» Goal of the exercise: Using the records below, quote only the span that opens with the line containing "White Roses Tell Timeless Tales" and closes with the line containing "HE33S系ラパン 32.フードデカール AC4T", exactly and inclusively.

» Given information:
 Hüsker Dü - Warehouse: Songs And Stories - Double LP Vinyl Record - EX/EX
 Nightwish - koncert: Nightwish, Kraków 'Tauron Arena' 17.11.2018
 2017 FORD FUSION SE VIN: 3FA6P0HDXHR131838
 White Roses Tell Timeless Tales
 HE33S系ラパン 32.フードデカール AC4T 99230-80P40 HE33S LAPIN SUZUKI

--

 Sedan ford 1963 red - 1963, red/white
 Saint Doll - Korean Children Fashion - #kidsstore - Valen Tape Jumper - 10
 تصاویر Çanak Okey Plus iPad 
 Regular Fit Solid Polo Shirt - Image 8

» Completed task:
 White Roses Tell Timeless Tales
 HE33S系ラパン 32.フードデカール AC4T 99230-80P40 HE33S LAPIN SUZUKI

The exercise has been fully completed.